▸ **RECORDS SHOWN**:
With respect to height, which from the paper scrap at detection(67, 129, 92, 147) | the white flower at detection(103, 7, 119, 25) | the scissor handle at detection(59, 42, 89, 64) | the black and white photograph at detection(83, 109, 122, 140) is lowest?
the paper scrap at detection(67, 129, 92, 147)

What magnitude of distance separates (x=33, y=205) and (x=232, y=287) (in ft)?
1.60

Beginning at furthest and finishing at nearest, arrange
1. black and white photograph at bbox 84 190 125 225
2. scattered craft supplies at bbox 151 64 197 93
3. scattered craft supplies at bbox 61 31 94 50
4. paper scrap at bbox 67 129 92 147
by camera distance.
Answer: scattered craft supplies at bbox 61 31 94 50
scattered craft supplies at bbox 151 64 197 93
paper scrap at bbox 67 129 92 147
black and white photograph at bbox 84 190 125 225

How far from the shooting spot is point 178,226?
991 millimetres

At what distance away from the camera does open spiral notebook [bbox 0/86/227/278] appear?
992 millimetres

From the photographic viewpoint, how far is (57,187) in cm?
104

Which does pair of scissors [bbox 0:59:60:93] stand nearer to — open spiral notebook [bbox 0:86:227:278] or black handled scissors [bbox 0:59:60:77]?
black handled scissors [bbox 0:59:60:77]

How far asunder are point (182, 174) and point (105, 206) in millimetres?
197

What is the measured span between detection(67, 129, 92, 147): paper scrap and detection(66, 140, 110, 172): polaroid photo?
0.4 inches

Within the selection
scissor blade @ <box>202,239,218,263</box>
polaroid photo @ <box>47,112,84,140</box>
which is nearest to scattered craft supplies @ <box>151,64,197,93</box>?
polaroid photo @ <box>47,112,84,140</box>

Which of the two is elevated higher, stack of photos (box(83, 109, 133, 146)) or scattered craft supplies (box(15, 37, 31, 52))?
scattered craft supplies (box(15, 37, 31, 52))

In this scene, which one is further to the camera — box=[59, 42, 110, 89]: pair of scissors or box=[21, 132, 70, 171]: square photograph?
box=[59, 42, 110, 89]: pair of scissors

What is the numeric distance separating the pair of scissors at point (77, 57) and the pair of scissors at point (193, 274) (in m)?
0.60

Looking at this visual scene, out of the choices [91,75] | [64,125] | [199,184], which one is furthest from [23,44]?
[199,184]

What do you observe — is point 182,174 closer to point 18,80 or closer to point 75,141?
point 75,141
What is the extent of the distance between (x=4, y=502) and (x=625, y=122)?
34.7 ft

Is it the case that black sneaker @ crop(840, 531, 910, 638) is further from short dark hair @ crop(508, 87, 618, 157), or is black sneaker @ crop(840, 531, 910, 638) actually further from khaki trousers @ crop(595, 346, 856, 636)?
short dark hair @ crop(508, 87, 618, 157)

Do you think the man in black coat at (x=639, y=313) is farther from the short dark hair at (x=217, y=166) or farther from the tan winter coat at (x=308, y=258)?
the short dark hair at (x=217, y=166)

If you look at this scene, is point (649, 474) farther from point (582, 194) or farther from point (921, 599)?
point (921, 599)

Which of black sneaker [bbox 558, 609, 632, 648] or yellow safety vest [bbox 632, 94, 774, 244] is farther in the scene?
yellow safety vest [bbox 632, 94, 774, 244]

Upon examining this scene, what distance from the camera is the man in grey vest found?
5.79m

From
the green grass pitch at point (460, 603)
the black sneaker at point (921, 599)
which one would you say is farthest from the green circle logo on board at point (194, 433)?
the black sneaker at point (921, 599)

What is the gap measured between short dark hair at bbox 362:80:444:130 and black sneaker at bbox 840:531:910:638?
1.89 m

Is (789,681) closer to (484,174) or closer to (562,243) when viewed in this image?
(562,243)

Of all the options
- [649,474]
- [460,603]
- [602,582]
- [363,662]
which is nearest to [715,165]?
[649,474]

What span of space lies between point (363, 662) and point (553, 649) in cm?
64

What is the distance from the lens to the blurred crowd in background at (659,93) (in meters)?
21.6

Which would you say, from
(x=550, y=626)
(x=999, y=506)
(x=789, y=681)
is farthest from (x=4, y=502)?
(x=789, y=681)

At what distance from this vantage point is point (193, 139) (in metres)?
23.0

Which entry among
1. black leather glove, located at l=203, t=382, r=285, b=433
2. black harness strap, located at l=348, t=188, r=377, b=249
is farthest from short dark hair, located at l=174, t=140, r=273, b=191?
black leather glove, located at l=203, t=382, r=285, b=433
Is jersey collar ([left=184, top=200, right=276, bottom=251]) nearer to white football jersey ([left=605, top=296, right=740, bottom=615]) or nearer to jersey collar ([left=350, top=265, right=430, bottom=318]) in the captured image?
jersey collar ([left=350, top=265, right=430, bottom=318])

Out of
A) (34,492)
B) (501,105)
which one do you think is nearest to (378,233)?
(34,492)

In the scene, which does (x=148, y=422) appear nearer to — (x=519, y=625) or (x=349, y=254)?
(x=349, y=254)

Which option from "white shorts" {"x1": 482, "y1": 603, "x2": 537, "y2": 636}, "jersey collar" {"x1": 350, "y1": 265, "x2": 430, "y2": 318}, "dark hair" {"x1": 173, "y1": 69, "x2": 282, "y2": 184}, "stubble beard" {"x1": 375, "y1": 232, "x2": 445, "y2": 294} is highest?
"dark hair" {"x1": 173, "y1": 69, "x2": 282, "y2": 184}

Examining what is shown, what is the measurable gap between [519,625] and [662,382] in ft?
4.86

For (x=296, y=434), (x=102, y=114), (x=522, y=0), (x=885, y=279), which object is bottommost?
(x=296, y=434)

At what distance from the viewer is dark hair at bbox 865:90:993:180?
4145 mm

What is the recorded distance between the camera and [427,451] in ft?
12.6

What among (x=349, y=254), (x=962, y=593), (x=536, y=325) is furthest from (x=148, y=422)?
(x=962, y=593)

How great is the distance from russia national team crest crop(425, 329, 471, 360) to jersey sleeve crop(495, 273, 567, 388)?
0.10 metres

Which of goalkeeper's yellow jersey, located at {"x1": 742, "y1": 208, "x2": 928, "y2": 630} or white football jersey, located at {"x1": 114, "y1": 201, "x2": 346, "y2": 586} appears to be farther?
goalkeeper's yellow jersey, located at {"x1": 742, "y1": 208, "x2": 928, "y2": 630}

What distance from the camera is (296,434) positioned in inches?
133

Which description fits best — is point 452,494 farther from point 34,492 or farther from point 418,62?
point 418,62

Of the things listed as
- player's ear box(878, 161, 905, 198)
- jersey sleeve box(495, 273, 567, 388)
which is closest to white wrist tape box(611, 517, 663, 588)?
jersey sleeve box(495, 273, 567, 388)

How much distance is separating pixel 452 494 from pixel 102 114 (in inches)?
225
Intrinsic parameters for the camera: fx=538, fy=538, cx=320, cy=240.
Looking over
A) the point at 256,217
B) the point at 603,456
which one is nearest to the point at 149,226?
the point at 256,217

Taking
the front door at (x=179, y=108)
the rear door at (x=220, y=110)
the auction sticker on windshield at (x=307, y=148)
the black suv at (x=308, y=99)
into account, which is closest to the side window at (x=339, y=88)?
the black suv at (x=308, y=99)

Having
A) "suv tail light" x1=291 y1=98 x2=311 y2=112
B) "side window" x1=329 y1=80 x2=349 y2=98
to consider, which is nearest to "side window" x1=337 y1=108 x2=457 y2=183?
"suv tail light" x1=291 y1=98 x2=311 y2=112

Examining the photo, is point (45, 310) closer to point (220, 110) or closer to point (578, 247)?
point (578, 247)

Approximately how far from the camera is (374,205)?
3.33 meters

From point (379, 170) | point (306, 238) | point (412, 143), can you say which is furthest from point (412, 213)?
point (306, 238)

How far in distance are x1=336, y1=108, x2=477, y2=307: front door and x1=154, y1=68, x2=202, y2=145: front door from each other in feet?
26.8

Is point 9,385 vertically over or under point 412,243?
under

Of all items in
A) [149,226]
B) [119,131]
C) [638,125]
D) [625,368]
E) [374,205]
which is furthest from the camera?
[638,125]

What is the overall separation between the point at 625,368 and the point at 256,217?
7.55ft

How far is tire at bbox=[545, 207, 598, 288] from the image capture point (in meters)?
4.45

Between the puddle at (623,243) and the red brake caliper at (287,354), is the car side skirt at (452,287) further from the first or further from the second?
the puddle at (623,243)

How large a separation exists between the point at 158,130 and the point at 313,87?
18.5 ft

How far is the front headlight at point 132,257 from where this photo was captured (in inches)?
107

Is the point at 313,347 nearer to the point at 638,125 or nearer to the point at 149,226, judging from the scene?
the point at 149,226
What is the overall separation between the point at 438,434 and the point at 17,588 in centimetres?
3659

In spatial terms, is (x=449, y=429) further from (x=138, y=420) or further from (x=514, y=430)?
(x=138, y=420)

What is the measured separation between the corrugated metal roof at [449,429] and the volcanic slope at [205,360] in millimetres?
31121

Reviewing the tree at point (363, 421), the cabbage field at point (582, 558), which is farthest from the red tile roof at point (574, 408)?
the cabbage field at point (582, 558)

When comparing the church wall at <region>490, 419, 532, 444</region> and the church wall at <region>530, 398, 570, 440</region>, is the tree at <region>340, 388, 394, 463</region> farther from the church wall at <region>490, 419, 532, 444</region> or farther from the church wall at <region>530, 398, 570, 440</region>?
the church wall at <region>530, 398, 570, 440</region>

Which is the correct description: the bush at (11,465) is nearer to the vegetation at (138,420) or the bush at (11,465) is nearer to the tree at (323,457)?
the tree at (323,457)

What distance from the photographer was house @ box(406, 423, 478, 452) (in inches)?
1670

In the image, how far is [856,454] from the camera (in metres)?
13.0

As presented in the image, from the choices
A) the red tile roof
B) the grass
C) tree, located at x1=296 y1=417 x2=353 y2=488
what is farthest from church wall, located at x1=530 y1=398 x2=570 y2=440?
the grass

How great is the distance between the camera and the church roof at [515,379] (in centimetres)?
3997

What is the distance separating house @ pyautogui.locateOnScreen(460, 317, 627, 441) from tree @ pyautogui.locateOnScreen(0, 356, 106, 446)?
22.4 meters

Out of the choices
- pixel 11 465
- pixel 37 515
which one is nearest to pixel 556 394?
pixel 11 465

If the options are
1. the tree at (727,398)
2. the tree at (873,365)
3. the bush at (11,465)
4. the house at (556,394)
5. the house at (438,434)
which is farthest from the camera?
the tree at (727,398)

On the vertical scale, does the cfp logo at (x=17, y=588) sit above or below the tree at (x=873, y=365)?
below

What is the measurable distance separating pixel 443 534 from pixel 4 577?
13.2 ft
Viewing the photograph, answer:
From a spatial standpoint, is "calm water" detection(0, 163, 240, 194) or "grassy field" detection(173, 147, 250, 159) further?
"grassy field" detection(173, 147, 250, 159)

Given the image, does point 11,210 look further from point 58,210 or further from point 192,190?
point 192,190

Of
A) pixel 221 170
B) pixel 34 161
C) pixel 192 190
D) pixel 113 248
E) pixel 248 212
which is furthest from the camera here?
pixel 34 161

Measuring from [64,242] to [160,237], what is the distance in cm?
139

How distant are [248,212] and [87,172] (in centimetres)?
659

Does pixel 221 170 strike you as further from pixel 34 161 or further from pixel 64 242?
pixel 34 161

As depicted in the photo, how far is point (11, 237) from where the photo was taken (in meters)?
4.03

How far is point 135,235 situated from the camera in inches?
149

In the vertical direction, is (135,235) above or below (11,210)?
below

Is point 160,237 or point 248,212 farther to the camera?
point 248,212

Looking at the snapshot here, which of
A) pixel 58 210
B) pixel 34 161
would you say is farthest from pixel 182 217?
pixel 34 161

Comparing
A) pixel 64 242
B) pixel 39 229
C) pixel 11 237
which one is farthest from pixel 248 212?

▸ **WHAT TO PRODUCE**:
Copy the stretch of the listing from the line containing "What span of" through the line containing "0.10 metres", keeping every line unchanged.

▸ **RESPONSE FOR THIS EXERCISE**:
What span of space lies between point (363, 662) and point (553, 649) in cm?
64

What is the distance from the lens to the blurred crowd in background at (659,93) (in meters)?
21.6

Which would you say, from
(x=550, y=626)
(x=999, y=506)
(x=789, y=681)
is farthest from (x=4, y=502)?
(x=789, y=681)

At what distance from this vantage point is point (193, 139) (in metres)?
23.0

Which entry among
1. black leather glove, located at l=203, t=382, r=285, b=433
2. black harness strap, located at l=348, t=188, r=377, b=249
is farthest from short dark hair, located at l=174, t=140, r=273, b=191?
black leather glove, located at l=203, t=382, r=285, b=433
Is jersey collar ([left=184, top=200, right=276, bottom=251]) nearer to white football jersey ([left=605, top=296, right=740, bottom=615]) or nearer to jersey collar ([left=350, top=265, right=430, bottom=318]) in the captured image?
jersey collar ([left=350, top=265, right=430, bottom=318])

Out of
A) (34,492)
B) (501,105)
which one do you think is nearest to (378,233)?
(34,492)

In the scene, which does (x=148, y=422) appear nearer to — (x=519, y=625) or (x=349, y=254)?
(x=349, y=254)

Which option from "white shorts" {"x1": 482, "y1": 603, "x2": 537, "y2": 636}, "jersey collar" {"x1": 350, "y1": 265, "x2": 430, "y2": 318}, "dark hair" {"x1": 173, "y1": 69, "x2": 282, "y2": 184}, "stubble beard" {"x1": 375, "y1": 232, "x2": 445, "y2": 294} is highest?
"dark hair" {"x1": 173, "y1": 69, "x2": 282, "y2": 184}

Examining what is shown, what is the measurable gap between [519,625] and [662,382] in ft?
4.86

For (x=296, y=434), (x=102, y=114), (x=522, y=0), (x=885, y=279), which object is bottommost?
(x=296, y=434)

At what distance from the viewer is dark hair at bbox 865:90:993:180?
4145 mm

What is the recorded distance between the camera and [427,451] in ft?
12.6

What among (x=349, y=254), (x=962, y=593), (x=536, y=325) is furthest from (x=148, y=422)?
(x=962, y=593)

How great is the distance from russia national team crest crop(425, 329, 471, 360) to jersey sleeve crop(495, 273, 567, 388)?
0.10 metres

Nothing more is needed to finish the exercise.